__Selected excerpt__:
◆ ◆ ◆ ◆

By Xiaoyi Liu
Artificial intelligence (AI) is on the cusp of materially changing our own intelligence and decision-making ability. Just as we saw the replacement of human labor with machines during the Industrial Revolution, plan on a similar revolution in the modern workforce. AI will also bring economic opportunity, societal disruption – and lots of mixed feelings.
The definition of AI, a buzzword in computer science and digital marketing, can vary depending on who is answering the question. For Kristian Hammond, a professor of electrical engineering and computer science at Northwestern University’s McCormick School of Engineering, if a machine is doing something that we think is intelligent when a human does it, give the machine credit for AI.
With mind-boggling amounts of data drowning people as they try to make decisions, AI offers a cool head and clear analysis. “I was struck by the bad relationship that people have with data,” Hammond said, and that is a motivation for him. “In general, every single day, the data that we generate – that moves one way to the other through the computer, is roughly equivalent to about 500 hundred books,” Hammond said. “Some of them are really valuable, we can get a lot of insight from them.” Hammond makes tools to craft those insights for easy understanding.
“I think language is probably one of the best examples,” Hammond said. The ability to understand language and produce language is not something that comes naturally to a computer. “If I can ask a machine questions and it tells me answers in natural language, then I never have to think of it as a machine anymore.”
He offers this example. Imagine you have friends who are struggling in school, and you are asked, “Are they doing any better?” If the caller knows about how your friends were doing last year, you would know how to answer that question by thinking about how they are performing now, what their grades look like, and you see if those grades today are better than formerly. “All we need to do is teach machines how to do that across a wide variety of ways,” said Hammond.

◆ ◆ ◆ ◆

__Check your understanding__:
- 1) Reproduce the article on artificial intelligence from "By Xiaoyi Liu" up to and including "credit for AI.", substituting "labor market" for "workforce".
- 2) Answer these questions on the article on artificial intelligence:
(a) To which historical period does the article compare the coming change?
(b) In which school at Northwestern University is Kristian Hammond a professor?
(c) What does Hammond call probably one of the best examples?

__Collected material__:
◆ ◆ ◆ ◆

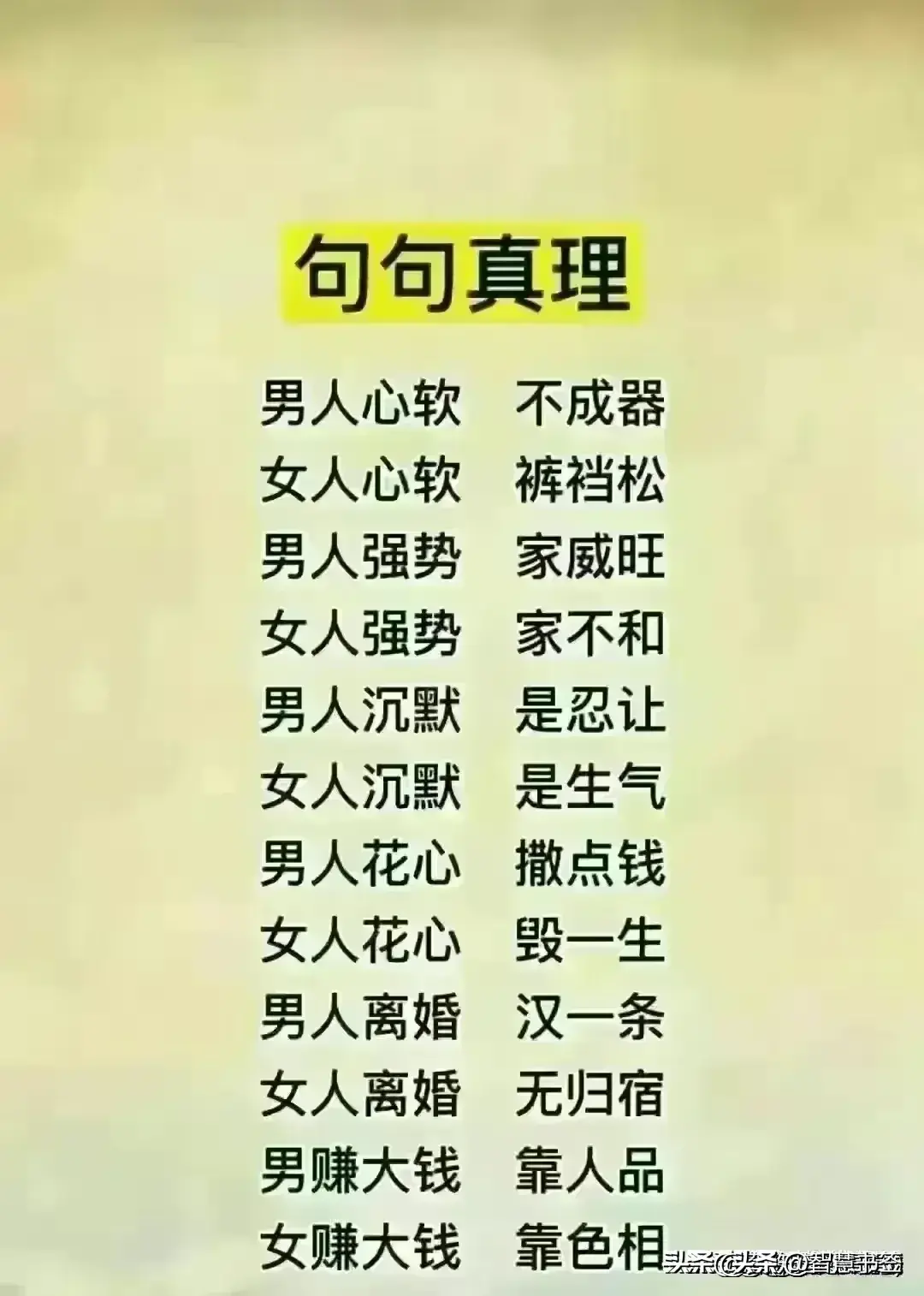 正确的睡眠时间表，终于有人整理出来了，对照一下你是几点  第3张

◆ ◆ ◆ ◆

__Outputs by task__:
- 1)
By Xiaoyi Liu
Artificial intelligence (AI) is on the cusp of materially changing our own intelligence and decision-making ability. Just as we saw the replacement of human labor with machines during the Industrial Revolution, plan on a similar revolution in the modern labor market. AI will also bring economic opportunity, societal disruption – and lots of mixed feelings.
The definition of AI, a buzzword in computer science and digital marketing, can vary depending on who is answering the question. For Kristian Hammond, a professor of electrical engineering and computer science at Northwestern University’s McCormick School of Engineering, if a machine is doing something that we think is intelligent when a human does it, give the machine credit for AI.

- 2)
(a) The Industrial Revolution
(b) The McCormick School of Engineering
(c) Language